La Generación Z  (comprende a las personas nacidas aproximadamente entre 1997 y 2012) podría ser la primera generación moderna en mostrar un rendimiento cognitivo inferior al de sus antecesores , según planteó el neurocientífico Jared Cooney Horvath. El especialista puso el foco especialmente en la expansión de las pantallas y de las herramientas digitales en la educación, aunque la hipótesis abrió un debate entre investigadores sobre qué factores están detrás de los resultados.

Horvath presentó su análisis en enero de 2026 ante el Comité de Comercio, Ciencia y Transporte del Senado de Estados Unidos , donde expuso diferentes tendencias observadas en evaluaciones educativas internacionales y estudios sobre capacidades cognitivas.

 

De acuerdo con su planteamiento, entre los jóvenes nacidos aproximadamente entre 1997 y 2010 se observan retrocesos en diferentes habilidades medidas a través de pruebas estandarizadas, entre ellas atención, memoria, comprensión lectora, matemática y resolución de problemas .

El investigador también hizo referencia a cambios registrados en las mediciones del coeficiente intelectual.
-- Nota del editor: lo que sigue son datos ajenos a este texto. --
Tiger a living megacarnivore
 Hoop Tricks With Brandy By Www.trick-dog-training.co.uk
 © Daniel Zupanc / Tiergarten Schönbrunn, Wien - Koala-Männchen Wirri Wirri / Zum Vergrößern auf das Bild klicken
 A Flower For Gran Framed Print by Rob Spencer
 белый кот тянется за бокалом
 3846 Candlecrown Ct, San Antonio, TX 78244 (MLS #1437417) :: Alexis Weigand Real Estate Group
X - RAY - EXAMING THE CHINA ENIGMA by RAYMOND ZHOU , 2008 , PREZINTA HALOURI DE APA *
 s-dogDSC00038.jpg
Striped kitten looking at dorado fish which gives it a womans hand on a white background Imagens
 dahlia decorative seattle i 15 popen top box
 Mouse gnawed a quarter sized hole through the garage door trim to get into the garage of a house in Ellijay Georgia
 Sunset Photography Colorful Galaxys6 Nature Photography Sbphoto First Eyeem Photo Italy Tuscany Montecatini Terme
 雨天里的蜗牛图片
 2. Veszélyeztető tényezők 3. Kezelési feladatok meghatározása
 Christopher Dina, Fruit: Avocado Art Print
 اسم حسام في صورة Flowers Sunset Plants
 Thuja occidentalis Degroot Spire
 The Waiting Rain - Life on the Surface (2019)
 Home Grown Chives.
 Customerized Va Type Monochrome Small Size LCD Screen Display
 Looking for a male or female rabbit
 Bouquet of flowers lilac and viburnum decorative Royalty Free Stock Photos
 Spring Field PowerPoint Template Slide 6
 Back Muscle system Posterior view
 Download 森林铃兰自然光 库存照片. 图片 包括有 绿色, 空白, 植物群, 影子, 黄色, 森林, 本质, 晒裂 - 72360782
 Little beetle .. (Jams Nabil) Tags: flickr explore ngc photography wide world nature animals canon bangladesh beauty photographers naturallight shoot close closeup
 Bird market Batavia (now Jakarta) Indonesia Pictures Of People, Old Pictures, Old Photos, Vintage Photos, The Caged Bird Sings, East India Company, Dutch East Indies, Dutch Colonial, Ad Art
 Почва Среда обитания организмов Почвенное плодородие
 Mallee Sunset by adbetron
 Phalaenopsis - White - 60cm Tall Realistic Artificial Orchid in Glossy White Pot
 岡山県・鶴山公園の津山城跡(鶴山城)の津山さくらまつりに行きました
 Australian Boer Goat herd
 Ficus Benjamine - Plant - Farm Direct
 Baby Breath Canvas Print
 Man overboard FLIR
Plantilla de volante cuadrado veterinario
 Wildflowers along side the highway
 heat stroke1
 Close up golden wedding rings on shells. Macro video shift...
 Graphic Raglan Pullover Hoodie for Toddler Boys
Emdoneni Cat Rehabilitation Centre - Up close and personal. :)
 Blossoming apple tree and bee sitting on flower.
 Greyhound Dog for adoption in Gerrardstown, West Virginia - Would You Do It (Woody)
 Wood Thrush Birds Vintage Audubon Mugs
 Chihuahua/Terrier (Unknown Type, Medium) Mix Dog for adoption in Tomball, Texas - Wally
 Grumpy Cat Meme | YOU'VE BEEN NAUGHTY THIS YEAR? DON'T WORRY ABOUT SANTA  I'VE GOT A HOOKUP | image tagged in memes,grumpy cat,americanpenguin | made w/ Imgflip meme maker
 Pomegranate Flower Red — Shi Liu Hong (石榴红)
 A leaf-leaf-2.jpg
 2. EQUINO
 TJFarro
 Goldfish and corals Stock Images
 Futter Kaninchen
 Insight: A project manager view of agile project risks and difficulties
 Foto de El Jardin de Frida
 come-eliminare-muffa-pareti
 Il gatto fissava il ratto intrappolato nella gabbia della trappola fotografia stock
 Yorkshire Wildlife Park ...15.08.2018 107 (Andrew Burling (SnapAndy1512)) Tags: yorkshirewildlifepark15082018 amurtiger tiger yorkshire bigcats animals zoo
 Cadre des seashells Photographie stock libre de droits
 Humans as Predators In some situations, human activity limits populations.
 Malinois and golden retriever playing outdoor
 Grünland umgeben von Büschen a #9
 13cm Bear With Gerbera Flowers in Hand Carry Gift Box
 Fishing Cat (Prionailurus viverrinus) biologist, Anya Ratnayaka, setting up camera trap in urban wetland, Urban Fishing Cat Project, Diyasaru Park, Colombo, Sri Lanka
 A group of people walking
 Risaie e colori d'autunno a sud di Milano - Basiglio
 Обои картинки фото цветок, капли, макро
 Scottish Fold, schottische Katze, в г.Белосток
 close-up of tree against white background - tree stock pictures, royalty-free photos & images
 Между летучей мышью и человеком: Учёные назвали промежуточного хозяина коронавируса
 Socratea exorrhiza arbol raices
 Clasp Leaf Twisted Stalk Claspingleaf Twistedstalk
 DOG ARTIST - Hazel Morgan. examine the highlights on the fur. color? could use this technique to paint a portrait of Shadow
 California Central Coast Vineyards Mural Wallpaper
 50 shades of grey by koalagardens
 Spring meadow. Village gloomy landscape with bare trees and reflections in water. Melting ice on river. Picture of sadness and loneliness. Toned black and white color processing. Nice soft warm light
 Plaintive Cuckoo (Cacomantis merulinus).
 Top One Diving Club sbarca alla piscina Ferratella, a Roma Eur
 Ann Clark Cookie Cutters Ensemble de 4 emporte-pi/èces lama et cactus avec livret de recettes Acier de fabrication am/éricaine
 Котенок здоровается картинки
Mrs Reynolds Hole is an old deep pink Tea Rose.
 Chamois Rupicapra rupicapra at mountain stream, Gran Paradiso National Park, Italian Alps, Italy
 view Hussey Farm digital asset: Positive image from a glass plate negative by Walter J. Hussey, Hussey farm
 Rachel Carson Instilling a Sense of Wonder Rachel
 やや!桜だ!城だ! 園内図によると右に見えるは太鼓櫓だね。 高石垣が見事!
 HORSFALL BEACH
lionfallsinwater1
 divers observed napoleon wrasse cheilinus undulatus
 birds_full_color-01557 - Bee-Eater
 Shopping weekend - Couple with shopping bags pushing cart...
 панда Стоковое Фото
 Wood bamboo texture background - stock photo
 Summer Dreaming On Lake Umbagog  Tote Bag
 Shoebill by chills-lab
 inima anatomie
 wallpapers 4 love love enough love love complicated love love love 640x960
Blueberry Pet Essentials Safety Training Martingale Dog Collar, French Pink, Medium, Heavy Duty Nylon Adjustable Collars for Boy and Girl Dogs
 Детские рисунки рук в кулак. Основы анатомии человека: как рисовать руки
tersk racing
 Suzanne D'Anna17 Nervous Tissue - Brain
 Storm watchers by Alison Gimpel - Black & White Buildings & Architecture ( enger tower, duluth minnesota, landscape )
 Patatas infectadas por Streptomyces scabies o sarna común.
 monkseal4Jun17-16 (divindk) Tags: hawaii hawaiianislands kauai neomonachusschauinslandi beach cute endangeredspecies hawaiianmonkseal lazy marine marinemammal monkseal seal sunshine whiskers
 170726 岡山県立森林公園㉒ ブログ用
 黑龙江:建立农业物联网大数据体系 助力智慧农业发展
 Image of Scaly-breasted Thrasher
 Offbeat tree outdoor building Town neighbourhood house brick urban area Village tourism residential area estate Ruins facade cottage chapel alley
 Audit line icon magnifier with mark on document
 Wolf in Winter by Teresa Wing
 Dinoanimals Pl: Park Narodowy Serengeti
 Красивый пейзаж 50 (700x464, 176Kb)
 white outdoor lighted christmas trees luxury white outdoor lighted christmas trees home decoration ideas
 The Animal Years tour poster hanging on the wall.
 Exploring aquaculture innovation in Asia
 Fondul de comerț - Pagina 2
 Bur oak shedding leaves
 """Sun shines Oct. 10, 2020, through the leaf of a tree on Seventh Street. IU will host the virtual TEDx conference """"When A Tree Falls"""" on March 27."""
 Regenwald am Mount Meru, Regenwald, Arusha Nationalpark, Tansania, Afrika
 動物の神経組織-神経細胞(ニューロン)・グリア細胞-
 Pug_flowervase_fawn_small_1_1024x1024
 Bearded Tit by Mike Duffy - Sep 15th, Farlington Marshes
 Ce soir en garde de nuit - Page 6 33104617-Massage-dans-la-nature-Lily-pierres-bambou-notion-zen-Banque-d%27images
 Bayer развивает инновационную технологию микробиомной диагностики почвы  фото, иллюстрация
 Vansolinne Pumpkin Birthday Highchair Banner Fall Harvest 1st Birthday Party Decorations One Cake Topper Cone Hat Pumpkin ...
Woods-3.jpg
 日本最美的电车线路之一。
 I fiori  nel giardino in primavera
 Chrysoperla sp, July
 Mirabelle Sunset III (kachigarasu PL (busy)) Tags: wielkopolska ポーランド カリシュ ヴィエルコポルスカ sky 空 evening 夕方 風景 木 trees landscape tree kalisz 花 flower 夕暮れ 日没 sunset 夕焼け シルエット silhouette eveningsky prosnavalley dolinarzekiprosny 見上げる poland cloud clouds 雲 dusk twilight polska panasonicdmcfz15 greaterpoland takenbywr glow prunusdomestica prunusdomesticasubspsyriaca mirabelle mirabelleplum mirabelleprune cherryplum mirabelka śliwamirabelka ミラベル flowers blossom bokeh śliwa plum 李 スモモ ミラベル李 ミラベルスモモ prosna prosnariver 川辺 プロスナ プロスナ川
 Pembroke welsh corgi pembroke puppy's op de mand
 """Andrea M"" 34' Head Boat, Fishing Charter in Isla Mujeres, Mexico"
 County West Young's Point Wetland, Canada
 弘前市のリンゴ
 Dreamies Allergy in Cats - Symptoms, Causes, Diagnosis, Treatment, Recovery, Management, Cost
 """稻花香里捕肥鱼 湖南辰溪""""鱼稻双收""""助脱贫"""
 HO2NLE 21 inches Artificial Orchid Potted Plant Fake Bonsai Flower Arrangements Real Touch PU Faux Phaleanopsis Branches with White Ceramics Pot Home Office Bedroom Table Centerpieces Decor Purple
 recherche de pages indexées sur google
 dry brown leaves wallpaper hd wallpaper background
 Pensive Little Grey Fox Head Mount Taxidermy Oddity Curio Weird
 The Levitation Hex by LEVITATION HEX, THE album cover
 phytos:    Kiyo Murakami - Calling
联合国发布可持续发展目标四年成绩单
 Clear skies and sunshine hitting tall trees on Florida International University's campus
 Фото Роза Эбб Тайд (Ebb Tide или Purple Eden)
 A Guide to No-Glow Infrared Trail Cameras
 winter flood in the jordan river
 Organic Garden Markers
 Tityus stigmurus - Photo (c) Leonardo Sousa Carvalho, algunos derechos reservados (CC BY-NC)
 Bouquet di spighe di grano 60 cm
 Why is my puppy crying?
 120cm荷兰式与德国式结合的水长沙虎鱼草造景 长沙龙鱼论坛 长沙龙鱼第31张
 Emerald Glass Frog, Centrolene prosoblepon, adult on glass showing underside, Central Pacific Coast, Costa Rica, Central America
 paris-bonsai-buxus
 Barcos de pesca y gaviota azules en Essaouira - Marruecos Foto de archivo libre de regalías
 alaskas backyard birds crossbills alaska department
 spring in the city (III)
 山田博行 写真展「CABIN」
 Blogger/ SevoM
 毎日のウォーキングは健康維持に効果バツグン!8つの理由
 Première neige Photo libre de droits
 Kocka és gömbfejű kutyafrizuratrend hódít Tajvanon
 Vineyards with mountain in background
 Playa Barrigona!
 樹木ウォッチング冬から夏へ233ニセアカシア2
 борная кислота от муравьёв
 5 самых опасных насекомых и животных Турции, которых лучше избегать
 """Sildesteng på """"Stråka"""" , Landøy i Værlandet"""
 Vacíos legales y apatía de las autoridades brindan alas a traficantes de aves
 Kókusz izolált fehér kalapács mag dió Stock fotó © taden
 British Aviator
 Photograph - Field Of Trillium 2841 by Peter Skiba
Durante buena parte del siglo XX se observó el denominado "efecto Flynn" , caracterizado por un incremento del rendimiento en pruebas de inteligencia de una generación a otra. En los últimos años, sin embargo, algunos estudios detectaron una reversión de esa tendencia en determinados países, fenómeno conocido como "efecto Flynn negativo". 

Las pantallas, bajo la lupa

Uno de los principales argumentos de Horvath apunta al crecimiento de la tecnología dentro de las aulas . Para el neurocientífico, la rápida incorporación de dispositivos y herramientas digitales modificó de manera sustancial la forma en que niños y adolescentes aprenden.

Según su hipótesis, una exposición intensiva a las pantallas puede favorecer formas de aprendizaje más superficiales, caracterizadas por el consumo rápido y fragmentado de información, en detrimento de actividades que requieren períodos prolongados de atención.

Entre los cambios que señala aparecen el mayor consumo de contenidos breves frente a textos extensos, la exploración rápida de información, una menor concentración sostenida y la sustitución de algunas interacciones humanas por experiencias digitales .

"La evidencia disponible muestra que una mayor exposición a pantallas en el aula generalmente está asociada con peores resultados de aprendizaje, no con mejores", sostuvo Horvath durante su exposición.

Para el especialista, este escenario obliga a revisar la manera en que se incorporan las herramientas tecnológicas a la enseñanza, especialmente cuando sustituyen prácticas como la lectura profunda, la escritura y la interacción directa entre docentes y estudiantes.

¿La Generación Z realmente tiene menor inteligencia?

Pese al impacto de la afirmación, los datos no permiten concluir de manera definitiva que la Generación Z sea menos inteligente que las generaciones anteriores .

El planteamiento de Horvath surge de la interpretación conjunta de diferentes indicadores y tendencias, entre ellos resultados de evaluaciones internacionales como PISA y NAEP , además de investigaciones relacionadas con los cambios generacionales en las pruebas de coeficiente intelectual.

Una caída en los resultados de estas evaluaciones tampoco necesariamente representa una reducción general de la inteligencia. Existen otros factores capaces de influir en el desempeño, como los cambios en los sistemas educativos, las consecuencias de la pandemia sobre el aprendizaje, las desigualdades socioeconómicas y educativas y las propias limitaciones de las pruebas estandarizadas para medir las capacidades intelectuales .

Por este motivo, la hipótesis continúa siendo objeto de discusión. Más que establecer que toda una generación perdió capacidad intelectual, el debate apunta a determinar si determinadas habilidades cognitivas están retrocediendo y qué papel desempeña el creciente uso de tecnologías y pantallas en ese proceso .

El propio Horvath plantea la cuestión como una línea que requiere mayor investigación. El interrogante que deja abierto es particularmente relevante para los sistemas educativos: hasta qué punto la digitalización está mejorando el aprendizaje y en qué momento puede comenzar a perjudicar habilidades como la atención, la memoria y la comprensión profunda.